- _What is asked_:
Reproduce the entries word for word, from the start through the line that contains "the window, wooden", including both ends.
— Start Listing —
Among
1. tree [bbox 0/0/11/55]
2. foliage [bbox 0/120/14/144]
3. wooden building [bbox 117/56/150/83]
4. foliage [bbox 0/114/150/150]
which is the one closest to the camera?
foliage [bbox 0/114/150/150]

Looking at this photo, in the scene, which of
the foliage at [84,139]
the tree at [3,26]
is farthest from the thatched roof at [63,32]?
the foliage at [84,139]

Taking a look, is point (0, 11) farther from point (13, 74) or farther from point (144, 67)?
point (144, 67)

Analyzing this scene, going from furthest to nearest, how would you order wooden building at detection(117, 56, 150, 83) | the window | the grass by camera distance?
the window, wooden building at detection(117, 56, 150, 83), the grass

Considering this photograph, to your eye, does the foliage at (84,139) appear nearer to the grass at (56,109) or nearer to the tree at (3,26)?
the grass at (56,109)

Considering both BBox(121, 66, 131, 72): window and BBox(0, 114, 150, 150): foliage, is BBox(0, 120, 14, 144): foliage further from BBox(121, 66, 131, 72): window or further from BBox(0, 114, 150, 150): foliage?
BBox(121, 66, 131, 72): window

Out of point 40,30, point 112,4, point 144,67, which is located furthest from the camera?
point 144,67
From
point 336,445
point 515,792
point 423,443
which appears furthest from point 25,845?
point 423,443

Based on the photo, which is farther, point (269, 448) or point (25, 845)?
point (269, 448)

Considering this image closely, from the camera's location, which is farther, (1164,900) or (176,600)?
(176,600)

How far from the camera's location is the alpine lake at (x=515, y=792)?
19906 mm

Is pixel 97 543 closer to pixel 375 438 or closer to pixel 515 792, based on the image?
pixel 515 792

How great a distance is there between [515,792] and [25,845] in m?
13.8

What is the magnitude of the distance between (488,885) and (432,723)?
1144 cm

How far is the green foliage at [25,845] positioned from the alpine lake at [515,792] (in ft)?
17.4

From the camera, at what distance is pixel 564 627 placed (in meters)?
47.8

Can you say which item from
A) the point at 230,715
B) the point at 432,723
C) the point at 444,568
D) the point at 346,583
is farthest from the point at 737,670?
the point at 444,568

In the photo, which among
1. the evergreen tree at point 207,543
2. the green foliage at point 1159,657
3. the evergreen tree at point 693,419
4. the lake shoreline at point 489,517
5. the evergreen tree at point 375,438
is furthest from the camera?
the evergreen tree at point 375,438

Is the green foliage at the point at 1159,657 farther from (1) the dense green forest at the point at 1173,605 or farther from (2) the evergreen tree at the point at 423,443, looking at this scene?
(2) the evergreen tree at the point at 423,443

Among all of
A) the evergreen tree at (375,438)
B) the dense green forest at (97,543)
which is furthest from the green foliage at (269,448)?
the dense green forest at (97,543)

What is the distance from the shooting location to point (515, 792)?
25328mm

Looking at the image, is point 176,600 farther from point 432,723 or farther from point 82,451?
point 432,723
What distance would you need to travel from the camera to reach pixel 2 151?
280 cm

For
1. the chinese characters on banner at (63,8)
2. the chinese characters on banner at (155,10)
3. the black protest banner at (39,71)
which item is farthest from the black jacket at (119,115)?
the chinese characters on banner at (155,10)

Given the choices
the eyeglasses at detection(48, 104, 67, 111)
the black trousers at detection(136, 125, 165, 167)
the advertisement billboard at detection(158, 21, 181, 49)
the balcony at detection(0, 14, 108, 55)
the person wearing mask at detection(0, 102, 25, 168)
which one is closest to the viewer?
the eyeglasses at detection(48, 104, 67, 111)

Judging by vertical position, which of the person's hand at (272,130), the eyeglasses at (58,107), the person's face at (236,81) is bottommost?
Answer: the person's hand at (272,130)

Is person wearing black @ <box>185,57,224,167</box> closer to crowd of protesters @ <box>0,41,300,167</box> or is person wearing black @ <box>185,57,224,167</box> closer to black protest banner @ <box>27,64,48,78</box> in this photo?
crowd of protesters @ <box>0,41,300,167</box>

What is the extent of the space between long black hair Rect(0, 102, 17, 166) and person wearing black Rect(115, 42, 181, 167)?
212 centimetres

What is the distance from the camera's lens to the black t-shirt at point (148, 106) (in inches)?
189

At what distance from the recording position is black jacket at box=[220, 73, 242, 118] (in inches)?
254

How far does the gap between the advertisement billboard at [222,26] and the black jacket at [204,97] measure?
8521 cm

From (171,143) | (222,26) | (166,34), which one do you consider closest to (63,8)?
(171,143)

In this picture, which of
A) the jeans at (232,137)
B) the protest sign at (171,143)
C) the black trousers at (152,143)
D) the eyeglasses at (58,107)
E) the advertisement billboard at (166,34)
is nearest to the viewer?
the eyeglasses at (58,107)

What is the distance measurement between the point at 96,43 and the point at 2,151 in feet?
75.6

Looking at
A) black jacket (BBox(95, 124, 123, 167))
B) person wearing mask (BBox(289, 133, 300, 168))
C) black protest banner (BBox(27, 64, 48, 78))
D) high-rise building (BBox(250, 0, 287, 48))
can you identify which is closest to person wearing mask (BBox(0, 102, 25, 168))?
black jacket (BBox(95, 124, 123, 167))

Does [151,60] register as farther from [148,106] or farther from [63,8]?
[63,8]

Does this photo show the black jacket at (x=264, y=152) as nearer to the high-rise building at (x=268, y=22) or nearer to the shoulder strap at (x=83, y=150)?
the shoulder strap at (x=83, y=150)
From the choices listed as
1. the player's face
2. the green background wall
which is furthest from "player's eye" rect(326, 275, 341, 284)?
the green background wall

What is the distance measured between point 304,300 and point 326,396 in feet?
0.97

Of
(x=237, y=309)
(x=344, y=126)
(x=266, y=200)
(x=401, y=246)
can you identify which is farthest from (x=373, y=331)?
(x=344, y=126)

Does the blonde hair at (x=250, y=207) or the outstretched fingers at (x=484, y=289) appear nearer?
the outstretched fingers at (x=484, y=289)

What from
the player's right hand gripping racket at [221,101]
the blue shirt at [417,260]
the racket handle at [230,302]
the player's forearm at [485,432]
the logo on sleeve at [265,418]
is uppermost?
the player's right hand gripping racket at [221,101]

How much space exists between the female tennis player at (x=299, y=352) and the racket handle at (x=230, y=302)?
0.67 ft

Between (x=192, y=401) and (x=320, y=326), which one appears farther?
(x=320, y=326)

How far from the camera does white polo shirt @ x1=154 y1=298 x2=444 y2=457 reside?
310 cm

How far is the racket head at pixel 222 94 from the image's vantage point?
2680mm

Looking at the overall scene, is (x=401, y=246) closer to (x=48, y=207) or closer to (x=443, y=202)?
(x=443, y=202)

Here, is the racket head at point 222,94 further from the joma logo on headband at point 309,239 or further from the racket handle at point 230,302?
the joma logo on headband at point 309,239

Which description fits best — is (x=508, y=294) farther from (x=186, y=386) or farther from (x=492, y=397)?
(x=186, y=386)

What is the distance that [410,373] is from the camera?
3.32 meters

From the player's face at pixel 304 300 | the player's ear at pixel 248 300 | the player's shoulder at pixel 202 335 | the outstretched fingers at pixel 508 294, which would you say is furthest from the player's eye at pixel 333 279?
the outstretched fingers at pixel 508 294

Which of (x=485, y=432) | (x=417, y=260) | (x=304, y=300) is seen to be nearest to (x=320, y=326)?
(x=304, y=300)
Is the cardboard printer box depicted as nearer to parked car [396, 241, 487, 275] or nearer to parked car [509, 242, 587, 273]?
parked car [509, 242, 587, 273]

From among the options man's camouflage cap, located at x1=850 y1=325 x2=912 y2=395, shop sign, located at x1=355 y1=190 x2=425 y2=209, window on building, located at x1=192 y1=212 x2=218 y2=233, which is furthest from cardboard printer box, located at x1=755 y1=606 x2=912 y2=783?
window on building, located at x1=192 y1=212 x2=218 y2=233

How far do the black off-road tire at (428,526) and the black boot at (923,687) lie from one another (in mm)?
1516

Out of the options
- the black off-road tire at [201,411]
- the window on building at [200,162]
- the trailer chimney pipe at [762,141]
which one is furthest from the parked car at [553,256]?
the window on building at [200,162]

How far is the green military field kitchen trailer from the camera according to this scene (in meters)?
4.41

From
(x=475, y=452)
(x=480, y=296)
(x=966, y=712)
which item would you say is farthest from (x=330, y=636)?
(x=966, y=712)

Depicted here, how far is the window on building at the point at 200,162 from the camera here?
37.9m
— End Listing —
- _Answer to the problem_:
Among
1. tree [bbox 0/0/11/55]
2. foliage [bbox 0/120/14/144]
3. wooden building [bbox 117/56/150/83]
4. foliage [bbox 0/114/150/150]
which is the one closest to the camera?
foliage [bbox 0/114/150/150]

Looking at this photo, in the scene, which of
the foliage at [84,139]
the tree at [3,26]
is farthest from the thatched roof at [63,32]?
the foliage at [84,139]

Taking a look, is point (0, 11) farther from point (13, 74) or farther from point (144, 67)?
point (144, 67)

Analyzing this scene, going from furthest to nearest, how would you order wooden building at detection(117, 56, 150, 83) | the window | the grass by camera distance?
the window, wooden building at detection(117, 56, 150, 83), the grass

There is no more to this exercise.